Build and compile the network:

model = build_network(width=64,
                      height=64,
                      depth=3,
                      classes=len(mlb.classes_))
model.compile(loss='binary_crossentropy',
              optimizer='rmsprop',
              metrics=['accuracy'])

Train the model for 20 epochs, in batches of 64 images at a time:

BATCH_SIZE = 64
EPOCHS = 20
model.fit(X_train, y_train,
          validation_data=(X_valid, y_valid),
          batch_size=BATCH_SIZE,
          epochs=EPOCHS)

Evaluate the model on the test set:

result = model.evaluate(X_test, y_test, 
                       batch_size=BATCH_SIZE)
print(f'Test accuracy: {result[1]}')

This block prints as follows:

Test accuracy: 0.90233546

Use the model to make predictions on a test image, displaying the probability of each label:

test_image = np.expand_dims(X_test[0], axis=0)
probabilities = model.predict(test_image)[0]
for label, p in zip(mlb.classes_, probabilities):
    print(f'{label}: {p * 100:.2f}%')

That prints this:

Casual: 100.00%
Formal: 0.00%
Men: 1.08%
Smart Casual: 0.01%
Women: 99.16%

Compare the ground truth labels with the network's prediction:

ground_truth_labels = np.expand_dims(y_test[0], 
                                     axis=0)
ground_truth_labels = mlb.inverse_transform(ground_truth_labels)
print(f'Ground truth labels: {ground_truth_labels}')

The output is as follows:

Ground truth labels: [('Casual', 'Women')]
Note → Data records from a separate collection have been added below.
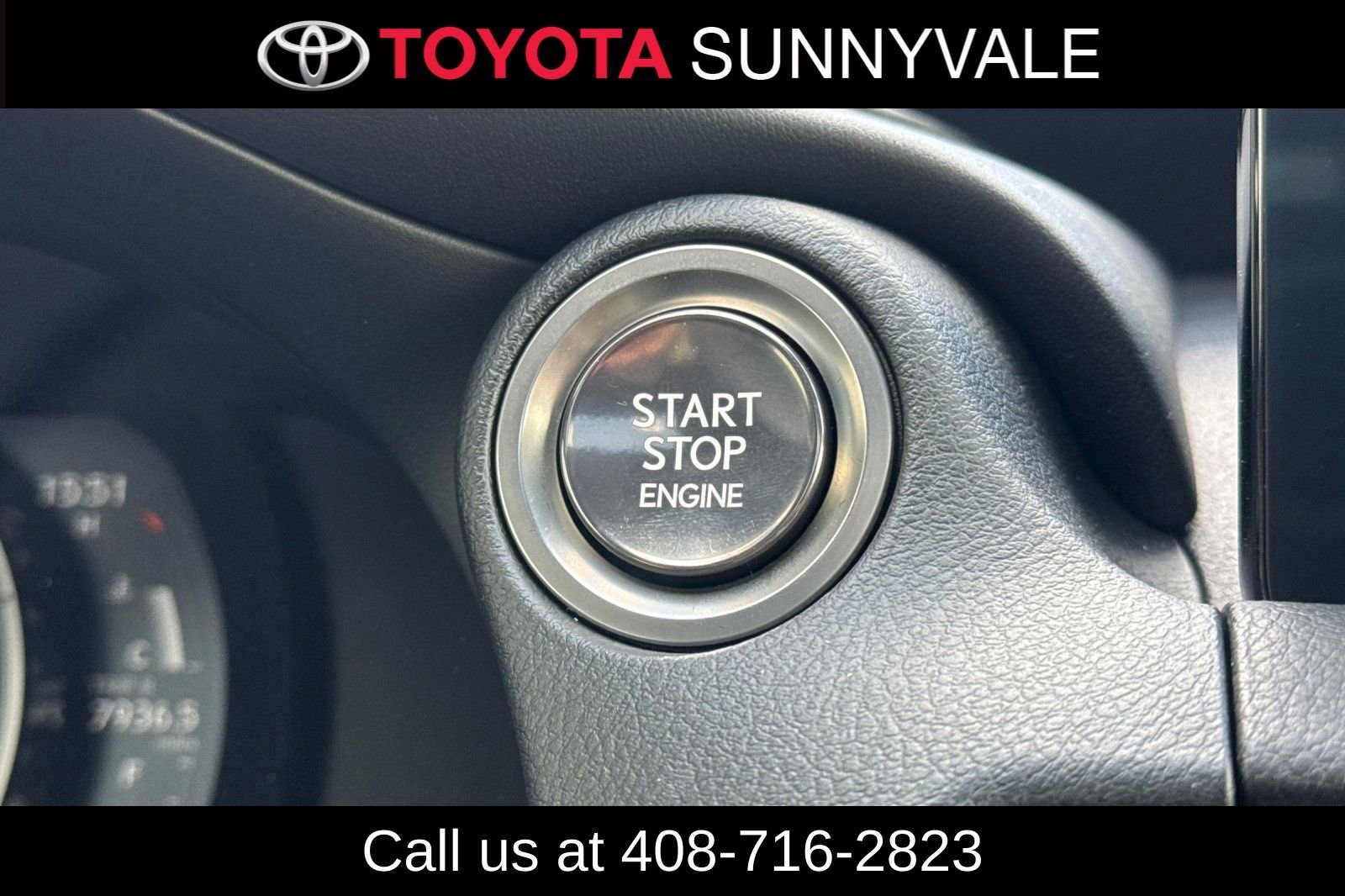 Used 2023 Lexus IS 500 RWD image 26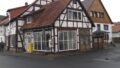 Foto der Immobilie (9229)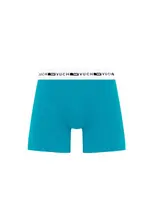 VUCH Ragaz Petrol - XL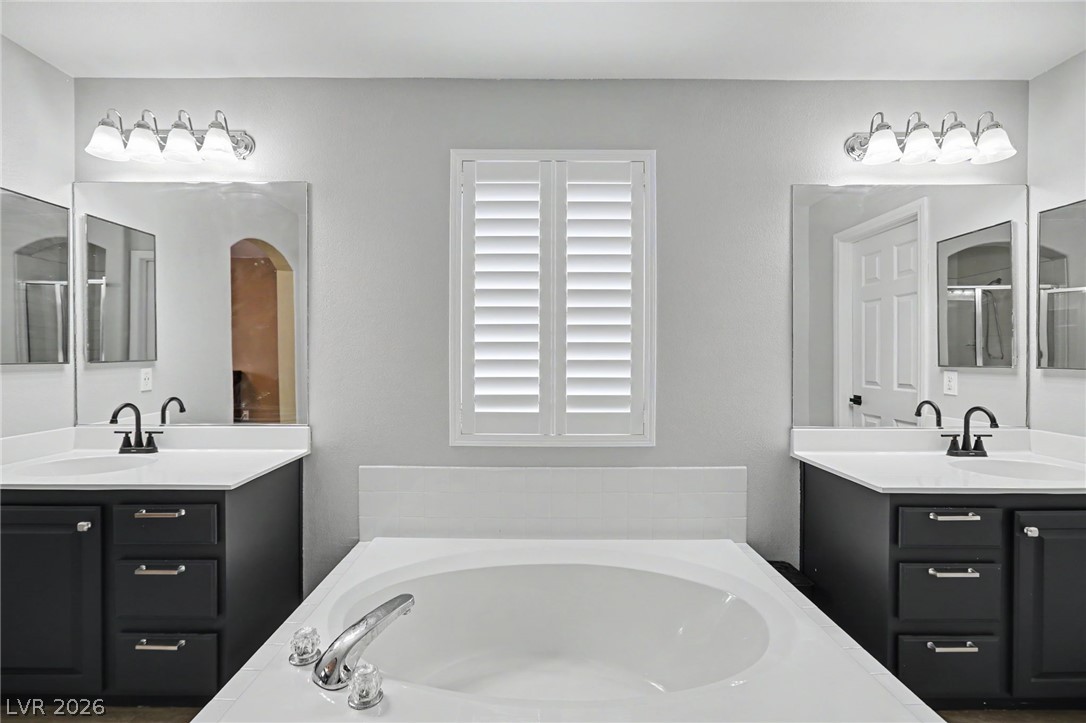 721 Pacific Cascades Drive Property Photo 42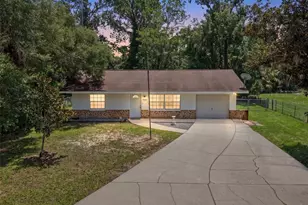 7022 W Crestview Ln, Crystal River, FL 34429 - Photo 27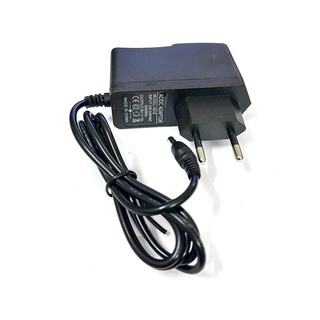 Nguồn Adapter 9V 1A 3.5x1.35mm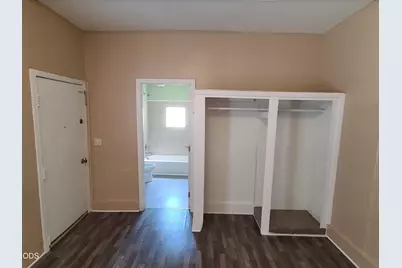 108 N Columbus Avenue, Medford, OR 97501 - Photo 17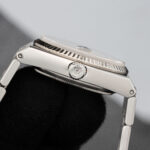 Rolex 17014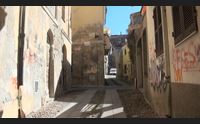 sassari la polizia locale nell anno del covid non solo sanzioni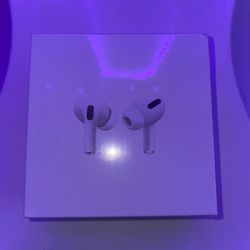 Apple AirPod Pro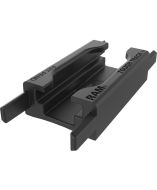 RAM Mount RAP-TRACK-EXA-CCU Spare Parts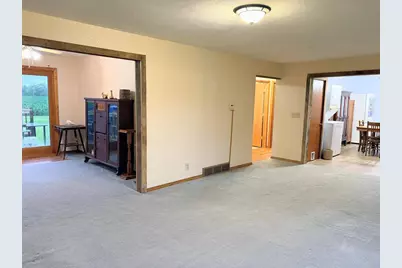 63823 Meadow Lane, Prairie Du Chien, WI 53821 - Photo 17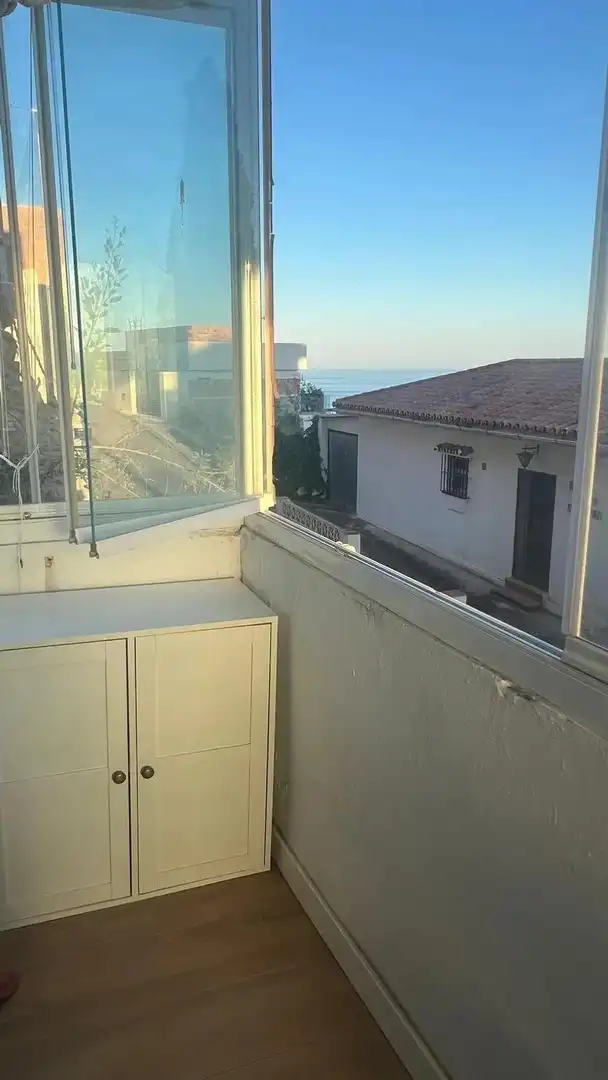 Pis en venda a Torreblanca del Sol, imagen 11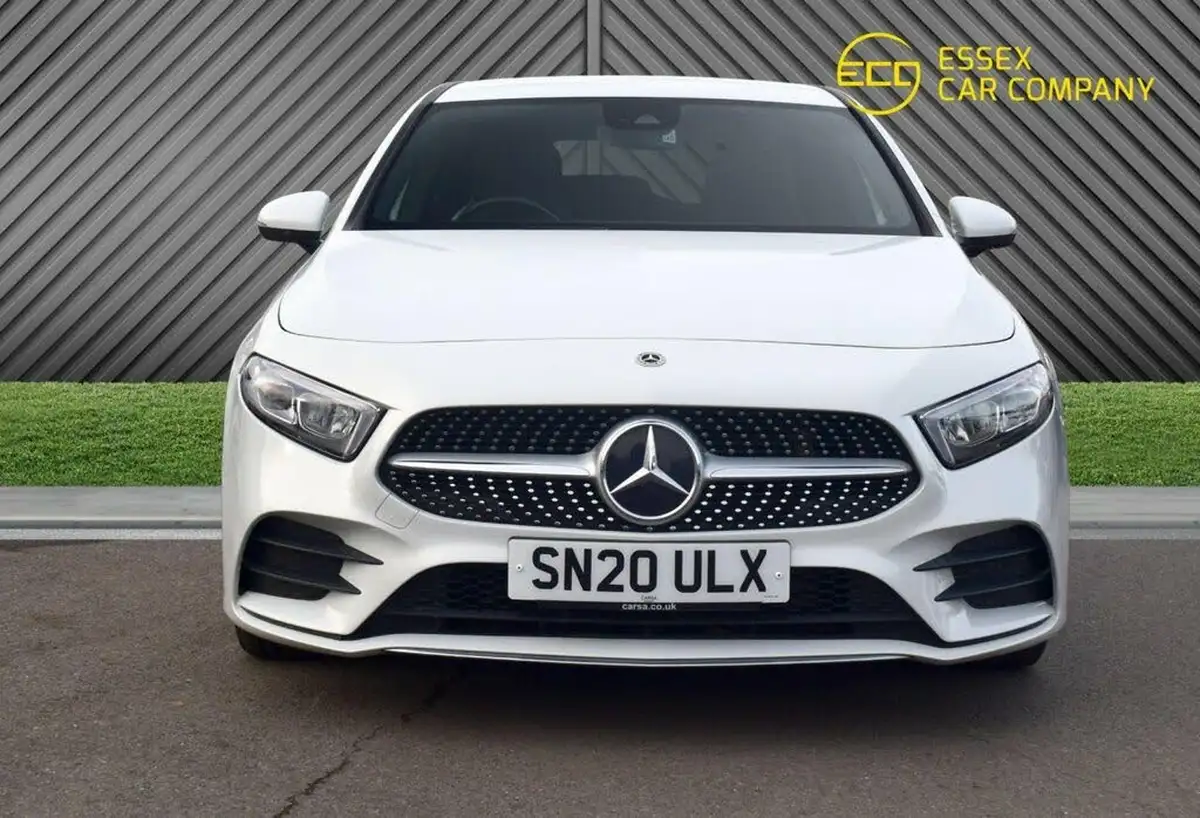 2020-mercedes-benz-a-class-13-a200-amg-line-hatchback-5d-7g-dct-big-5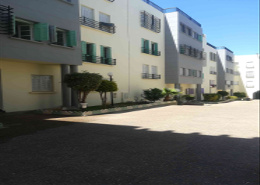 Location appartement 2 chambres salon wifak Tamara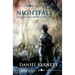 Nightfall: Nightmareland Volume One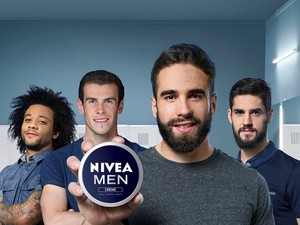 Egy krém, amit a pasid is imádni fog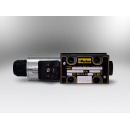 Distribuitor hidraulic D1MW020BNJWW Parker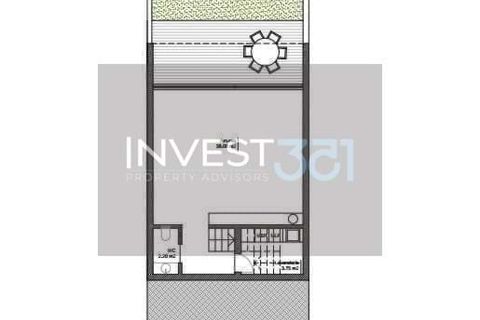 Byhus i Fanzeres, Porto, Fanzeres - € 517.500 | Ref: PO-0019 - Moradia T3 NOVA em Gondom - foto 18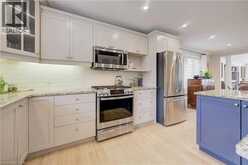517 STARBOARD Crescent | Waterloo Ontario | Slide Image Nineteen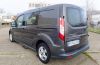 Ford Transit Conect Utilizat · 2018 · Negociabil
Let's see how it all works in the next section.

How it works…

We implemented a smaller version of a VGG network, which is capable of performing multi-label, multi-class classification, by modeling independent distributions for the gender and usage metadata associated with each watch. In other words, we modeled two binary classification problems at the same time: one for gender, and one for usage. This is the reason we activated the outputs of the network with Sigmoid, instead of Softmax, and also why the loss function used is binary_crossentropy and not categorical_crossentropy.

We trained the aforementioned network over 20 epochs, on batches of 64 images at a time, obtaining a respectable 90% accuracy on the test set. Finally, we made a prediction on an unseen image from the test set and verified that the labels produced with great certainty by the network (100% certainty for Casual, and 99.16% for Women) correspond to the ground truth categories Casual and Women.